Narciso
Rodriguez Hidalgo, y lo supieron tarde en el aula 3 E cuando “El
albergue de las mujeres tristes” se depositó en la estantería del
fondo enfrente del ventanal desde el que se divisa la valla de las
espinas verdes. Dentro del estribillo de la copla alegre.
Te
vas por peteneras al zoco porque huyes del año aquel del
renacimiento, cuando después de inventarte un nombre certificaste un
lugar magreado por el tiempo, quizás Ciudad Negra. Y trabajaste en
el fielato de La Azucarera junto al vertedero de “La Mulata”
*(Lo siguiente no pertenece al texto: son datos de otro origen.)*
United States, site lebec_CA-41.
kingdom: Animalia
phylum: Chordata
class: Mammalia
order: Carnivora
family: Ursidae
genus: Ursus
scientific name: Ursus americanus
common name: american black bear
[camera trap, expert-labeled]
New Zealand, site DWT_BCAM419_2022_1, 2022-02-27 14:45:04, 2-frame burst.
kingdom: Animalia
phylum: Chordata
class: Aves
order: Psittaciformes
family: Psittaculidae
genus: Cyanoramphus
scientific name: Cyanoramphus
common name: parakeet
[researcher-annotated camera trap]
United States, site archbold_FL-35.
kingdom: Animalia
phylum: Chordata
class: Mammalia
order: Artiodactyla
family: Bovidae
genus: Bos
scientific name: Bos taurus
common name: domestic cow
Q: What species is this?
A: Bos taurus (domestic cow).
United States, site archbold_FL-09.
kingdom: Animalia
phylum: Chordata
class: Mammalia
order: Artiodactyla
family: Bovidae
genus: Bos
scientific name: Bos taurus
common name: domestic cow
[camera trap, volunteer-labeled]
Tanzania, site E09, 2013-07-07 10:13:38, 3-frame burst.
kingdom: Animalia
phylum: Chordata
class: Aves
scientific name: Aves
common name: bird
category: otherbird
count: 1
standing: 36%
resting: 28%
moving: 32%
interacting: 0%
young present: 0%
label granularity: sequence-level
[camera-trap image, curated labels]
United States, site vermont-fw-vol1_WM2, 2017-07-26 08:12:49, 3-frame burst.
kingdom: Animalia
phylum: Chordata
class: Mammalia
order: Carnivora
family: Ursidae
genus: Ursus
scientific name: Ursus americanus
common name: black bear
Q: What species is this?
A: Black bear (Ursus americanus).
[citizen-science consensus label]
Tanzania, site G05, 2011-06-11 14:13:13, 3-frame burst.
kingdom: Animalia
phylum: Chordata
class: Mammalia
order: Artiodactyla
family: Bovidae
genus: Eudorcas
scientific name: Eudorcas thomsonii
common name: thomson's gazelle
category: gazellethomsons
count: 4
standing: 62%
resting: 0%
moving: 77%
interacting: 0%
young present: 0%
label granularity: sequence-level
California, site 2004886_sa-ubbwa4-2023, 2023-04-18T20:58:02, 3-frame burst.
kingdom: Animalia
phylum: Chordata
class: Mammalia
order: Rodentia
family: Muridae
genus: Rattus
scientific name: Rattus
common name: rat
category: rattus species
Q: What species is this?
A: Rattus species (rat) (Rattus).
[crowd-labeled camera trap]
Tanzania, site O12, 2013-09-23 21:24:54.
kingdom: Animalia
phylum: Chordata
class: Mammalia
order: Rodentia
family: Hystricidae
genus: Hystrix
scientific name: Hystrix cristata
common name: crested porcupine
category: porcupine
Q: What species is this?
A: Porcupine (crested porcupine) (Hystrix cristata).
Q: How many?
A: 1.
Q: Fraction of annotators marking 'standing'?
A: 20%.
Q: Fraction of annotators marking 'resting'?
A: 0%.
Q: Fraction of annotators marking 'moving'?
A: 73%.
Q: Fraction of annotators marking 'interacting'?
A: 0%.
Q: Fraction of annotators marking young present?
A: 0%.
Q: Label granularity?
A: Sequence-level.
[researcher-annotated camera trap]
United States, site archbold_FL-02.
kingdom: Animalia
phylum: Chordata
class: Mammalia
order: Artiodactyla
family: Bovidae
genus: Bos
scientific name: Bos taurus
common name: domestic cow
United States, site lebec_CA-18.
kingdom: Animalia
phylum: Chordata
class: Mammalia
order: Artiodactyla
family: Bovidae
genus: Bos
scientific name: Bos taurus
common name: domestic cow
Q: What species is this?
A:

trajinando el pasado con verbos y melodías, bufidos de vapor del
trenecillo de Almorchón y juramentos velados entre los dientes
amarillos de los de Marchamalo.
Y
cerrando los ojos, fuertemente agarrado a las sábanas, han
transitado tus pasos por habitaciones de mil casas, pintadas de
colores, de carbón y telarañas, que olieron distinto cada noche,
cada suspiro. Quieto y cercano, con el dobladillo entre los dientes,
has ido y vuelto y retorcido. Las nubes, las tocaste todas en un
instante preciso de tu existencia, como antílopes asustadas
perseguidas por el viento se han juntado en el remanso del río verde
esmeralda donde pastas ahora.
Probablemente
las horas se dividan en dos o tres y los momentos en miriadas de
segundos mientras permaneces esperando elegir el libro del estante
para ser abierto. Porque lo sabrán ellas, sus páginas, pasadas de
tres en tres, mutiladas y numeradas arbitrariamente. Porque lo saben
todo.
Decían
entonces. “¡Ah!, se me olvidaba decirles que soy ateo”.
Ahora
entre los dedos permanece inalterado el olor de la tomatera
acariciada levemente a la caída de la tarde después de un día de
mucho sol, después del rezo.
¡Ah!
Porqué escribo. Bueno, pues por eso.